No filme, como quase ficou de lado no meu post, fica o próprio Sirius Black, nosso prisioneiro de Azkaban. Acusado de matar Peter Pettigrew e ter entregado os Potter para Voldemort, Sirius é condenado à prisão perpétua, mas no terceiro ano de Harry ele escapa… com um método que ele poderia ter usado a qualquer momento. Cuarón e Kloves, o pior roteirista da história da humanidade, não se preocupam em explicar isso em nenhum momento e apenas cruzam os dedos para que o expectador fique distraído o suficiente para que ninguém pergunte a respeito. Sirius é um animago – pode se transformar num cachorro, passando despercebido, então, pelos dementadores. Poderia, de fato, ter feito isso a qualquer momento. Bem, quem leu o livro vai se lembrar do que o motivou. Não é dito, mas o pai de Ron ganha na loteria! Com o dinheiro, os Weasley viajam todos para o Egito e aparecem no jornal com uma grande foto de família, na qual Ron aparece segurando seu rato.
Com relação a personagens, não dá pra falar da Câmara Secreta sem falar do Dobby. O elfo doméstico é a primeira centelha revolucionária da série; escravidão é a melhor definição de toda a espécie dele, mas ele descobre que havia um plano que seria executado em Hogwarts naquele ano. Sendo assim ele foge de sua família e vai atrás de Harry, fazendo tudo que pode para proteger o menino e evitar que ele volte à escola. Aí já dá pra enxergar o status simbólico da vida de Harry pro mundo bruxo; mesmo antes de que isso se confirme, existe um acordo silencioso de que enquanto ele estiver vivo, Voldemort seria incapaz de voltar.

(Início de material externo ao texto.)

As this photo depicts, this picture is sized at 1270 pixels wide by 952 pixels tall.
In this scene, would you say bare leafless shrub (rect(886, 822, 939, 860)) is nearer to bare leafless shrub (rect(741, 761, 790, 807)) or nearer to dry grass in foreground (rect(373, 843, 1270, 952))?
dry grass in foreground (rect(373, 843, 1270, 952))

Bom, mas livre de quem? Livre do segundo personagem que merece destaque neste post: Lucius (ou Lúcio) Malfoy, pai de Draco. Pra quem geralmente vive mais focado na segunda metade da série, é engraçado se lembrar de quando a família Malfoy estava por cima da carne seca. Ricos e influentes politicamente, Lucius até mesmo consegue coagir o conselho a suspender Dumbledore. Eu inclusive lamento muito que sua primeira cena no filme tenha sofrido um corte injusto: na cena da Floreios e Borrões, quando ele troca farpas com Arthur Weasley, pai de Ron, este chega a perder a paciência e parte pra cima de Malfoy. É lindo, eles saem na porrada em plena livraria! Na verdade, ele é construído nesse filme como bem aparavorante. Mais apavorante do que Snape, absolvido depois do erro de julgamento no fim do primeiro filme, que neste segundo nos diverte muito com suas sugestões para piorar a vida de Harry. E, claro, pra algumas pessoas como eu, cumprindo o papel de professor mais sexy de Hogwarts.